- What is expected -
Starting at the first of the items and ending at the line containing "1320 centimetres", rewrite those lines with "image sensor" replaced by "camera" and everything else left as is.

(Collected data)
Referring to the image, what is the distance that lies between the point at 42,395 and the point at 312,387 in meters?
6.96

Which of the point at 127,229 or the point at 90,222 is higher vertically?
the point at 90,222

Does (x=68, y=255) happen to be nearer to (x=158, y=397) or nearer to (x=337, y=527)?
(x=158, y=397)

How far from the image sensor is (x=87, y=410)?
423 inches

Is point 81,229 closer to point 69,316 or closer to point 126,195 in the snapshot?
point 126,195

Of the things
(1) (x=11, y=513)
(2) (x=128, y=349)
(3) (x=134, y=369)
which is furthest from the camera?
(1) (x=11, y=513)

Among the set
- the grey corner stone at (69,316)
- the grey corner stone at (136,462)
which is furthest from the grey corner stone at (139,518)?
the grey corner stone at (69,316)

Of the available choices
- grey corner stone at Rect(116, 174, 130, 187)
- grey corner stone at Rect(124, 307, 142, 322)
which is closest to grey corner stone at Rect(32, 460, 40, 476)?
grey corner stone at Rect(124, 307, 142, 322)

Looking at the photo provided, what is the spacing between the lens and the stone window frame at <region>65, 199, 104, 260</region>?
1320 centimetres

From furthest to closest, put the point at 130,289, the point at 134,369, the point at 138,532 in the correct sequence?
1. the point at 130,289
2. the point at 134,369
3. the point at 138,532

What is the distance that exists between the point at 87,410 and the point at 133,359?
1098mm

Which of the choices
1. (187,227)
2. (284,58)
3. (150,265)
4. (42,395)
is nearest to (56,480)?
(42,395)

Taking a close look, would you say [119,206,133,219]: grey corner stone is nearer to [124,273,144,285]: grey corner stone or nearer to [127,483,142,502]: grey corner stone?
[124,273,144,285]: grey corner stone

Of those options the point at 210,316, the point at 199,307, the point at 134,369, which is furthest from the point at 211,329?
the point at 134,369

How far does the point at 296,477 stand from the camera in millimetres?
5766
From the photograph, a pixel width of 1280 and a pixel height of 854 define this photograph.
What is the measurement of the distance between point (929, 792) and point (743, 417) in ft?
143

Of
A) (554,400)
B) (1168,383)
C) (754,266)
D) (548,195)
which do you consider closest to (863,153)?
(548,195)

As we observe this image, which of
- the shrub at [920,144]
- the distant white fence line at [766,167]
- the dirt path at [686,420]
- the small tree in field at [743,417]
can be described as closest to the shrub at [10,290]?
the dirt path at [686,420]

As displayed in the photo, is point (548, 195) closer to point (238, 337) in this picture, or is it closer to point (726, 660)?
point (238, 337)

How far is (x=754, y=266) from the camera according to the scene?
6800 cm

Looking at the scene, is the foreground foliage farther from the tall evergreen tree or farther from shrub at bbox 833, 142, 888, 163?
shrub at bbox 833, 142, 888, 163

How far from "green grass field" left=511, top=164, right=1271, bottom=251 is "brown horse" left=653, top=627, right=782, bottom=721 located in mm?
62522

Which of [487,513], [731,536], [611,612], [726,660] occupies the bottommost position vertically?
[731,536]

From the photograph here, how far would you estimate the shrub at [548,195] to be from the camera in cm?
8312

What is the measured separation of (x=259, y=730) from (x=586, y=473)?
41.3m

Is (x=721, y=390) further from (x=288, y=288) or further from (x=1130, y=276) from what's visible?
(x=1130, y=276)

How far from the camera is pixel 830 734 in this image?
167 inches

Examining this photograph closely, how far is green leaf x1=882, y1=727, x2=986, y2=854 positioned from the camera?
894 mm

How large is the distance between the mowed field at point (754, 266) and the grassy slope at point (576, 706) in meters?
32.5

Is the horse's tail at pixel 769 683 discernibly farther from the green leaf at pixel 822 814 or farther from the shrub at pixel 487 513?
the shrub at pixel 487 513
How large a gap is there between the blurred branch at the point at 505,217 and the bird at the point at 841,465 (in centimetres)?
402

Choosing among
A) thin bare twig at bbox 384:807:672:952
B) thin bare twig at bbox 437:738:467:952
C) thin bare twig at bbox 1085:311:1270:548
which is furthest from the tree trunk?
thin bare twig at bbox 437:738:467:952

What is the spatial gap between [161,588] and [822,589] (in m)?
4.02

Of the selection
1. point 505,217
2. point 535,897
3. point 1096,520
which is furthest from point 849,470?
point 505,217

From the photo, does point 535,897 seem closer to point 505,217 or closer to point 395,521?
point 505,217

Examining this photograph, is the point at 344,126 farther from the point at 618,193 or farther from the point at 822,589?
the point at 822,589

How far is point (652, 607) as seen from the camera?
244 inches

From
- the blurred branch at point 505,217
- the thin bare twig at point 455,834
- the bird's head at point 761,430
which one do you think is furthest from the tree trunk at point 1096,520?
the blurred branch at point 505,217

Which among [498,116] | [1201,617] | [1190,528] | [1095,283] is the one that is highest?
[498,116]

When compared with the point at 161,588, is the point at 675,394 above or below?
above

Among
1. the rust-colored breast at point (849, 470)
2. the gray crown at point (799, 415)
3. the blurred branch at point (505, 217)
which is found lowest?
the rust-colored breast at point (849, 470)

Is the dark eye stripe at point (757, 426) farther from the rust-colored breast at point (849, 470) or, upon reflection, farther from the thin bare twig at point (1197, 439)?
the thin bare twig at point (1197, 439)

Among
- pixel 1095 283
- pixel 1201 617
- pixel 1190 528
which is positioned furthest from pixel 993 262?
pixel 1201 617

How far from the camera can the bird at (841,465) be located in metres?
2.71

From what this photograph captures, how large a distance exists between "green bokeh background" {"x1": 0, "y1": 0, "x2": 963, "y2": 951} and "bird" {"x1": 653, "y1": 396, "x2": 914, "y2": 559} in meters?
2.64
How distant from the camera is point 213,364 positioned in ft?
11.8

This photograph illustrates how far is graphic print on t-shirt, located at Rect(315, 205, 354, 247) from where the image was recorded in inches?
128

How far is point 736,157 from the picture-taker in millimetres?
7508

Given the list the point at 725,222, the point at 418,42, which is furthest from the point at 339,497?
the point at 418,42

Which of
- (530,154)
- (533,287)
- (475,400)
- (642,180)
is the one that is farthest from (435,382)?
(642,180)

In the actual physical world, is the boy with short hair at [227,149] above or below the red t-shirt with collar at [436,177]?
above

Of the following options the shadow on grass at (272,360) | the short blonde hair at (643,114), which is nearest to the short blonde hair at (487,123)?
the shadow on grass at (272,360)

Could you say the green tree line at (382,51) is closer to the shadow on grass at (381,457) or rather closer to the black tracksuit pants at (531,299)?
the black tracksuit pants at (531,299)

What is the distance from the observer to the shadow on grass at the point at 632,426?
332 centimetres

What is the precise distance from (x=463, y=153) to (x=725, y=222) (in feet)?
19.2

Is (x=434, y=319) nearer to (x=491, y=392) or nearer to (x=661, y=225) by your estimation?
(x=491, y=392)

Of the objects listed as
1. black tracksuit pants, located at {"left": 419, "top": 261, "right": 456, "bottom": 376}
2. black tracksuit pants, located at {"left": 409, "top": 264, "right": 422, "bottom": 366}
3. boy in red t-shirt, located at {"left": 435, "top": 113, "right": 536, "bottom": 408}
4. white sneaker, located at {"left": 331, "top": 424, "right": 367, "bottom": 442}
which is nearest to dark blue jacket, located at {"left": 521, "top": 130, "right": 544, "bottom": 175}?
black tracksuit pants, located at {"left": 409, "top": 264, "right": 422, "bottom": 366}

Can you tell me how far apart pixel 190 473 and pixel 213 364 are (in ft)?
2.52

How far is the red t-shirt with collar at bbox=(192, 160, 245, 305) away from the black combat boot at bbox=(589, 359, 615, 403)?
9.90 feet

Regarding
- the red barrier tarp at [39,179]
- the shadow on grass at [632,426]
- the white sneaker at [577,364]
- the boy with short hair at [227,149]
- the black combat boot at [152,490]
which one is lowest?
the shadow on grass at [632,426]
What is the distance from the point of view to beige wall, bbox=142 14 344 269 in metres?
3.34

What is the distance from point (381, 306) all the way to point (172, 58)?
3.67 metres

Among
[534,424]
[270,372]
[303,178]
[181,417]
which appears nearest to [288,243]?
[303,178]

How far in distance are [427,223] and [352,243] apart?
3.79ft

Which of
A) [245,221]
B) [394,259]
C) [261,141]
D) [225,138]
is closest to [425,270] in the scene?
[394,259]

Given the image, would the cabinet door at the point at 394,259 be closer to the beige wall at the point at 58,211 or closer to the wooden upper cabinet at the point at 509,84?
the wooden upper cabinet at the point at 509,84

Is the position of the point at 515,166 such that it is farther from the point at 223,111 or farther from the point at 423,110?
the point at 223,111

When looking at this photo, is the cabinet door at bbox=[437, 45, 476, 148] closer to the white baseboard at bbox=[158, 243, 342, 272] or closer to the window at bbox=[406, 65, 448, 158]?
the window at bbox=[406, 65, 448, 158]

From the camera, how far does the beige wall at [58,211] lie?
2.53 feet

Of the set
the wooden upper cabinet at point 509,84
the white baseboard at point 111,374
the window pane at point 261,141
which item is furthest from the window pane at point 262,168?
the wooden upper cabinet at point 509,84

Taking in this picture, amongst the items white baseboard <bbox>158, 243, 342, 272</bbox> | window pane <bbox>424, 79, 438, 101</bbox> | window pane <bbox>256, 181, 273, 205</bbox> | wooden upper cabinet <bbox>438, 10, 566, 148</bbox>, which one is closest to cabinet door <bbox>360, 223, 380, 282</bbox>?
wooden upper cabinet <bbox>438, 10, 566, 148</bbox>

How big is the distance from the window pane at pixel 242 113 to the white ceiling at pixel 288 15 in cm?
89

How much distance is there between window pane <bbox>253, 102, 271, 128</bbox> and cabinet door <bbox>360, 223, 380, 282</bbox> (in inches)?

- Solved problem -
Referring to the image, what is the distance that lies between the point at 42,395 and the point at 312,387 in meters?
6.96

Which of the point at 127,229 or the point at 90,222 is higher vertically?
the point at 90,222

Does (x=68, y=255) happen to be nearer to (x=158, y=397) or nearer to (x=337, y=527)?
(x=158, y=397)

How far from the camera is (x=87, y=410)?
423 inches

Is point 81,229 closer to point 69,316 or closer to point 126,195 in the snapshot?
point 126,195

Of the things
(1) (x=11, y=513)
(2) (x=128, y=349)
(3) (x=134, y=369)
which is furthest from the camera?
(1) (x=11, y=513)

Among the set
- the grey corner stone at (69,316)
- the grey corner stone at (136,462)
which is furthest from the grey corner stone at (139,518)?
the grey corner stone at (69,316)

Of the available choices
- grey corner stone at Rect(116, 174, 130, 187)
- grey corner stone at Rect(124, 307, 142, 322)
which is closest to grey corner stone at Rect(32, 460, 40, 476)?
grey corner stone at Rect(124, 307, 142, 322)

Looking at the photo provided, what is the spacing between the lens and the stone window frame at <region>65, 199, 104, 260</region>?
1320 centimetres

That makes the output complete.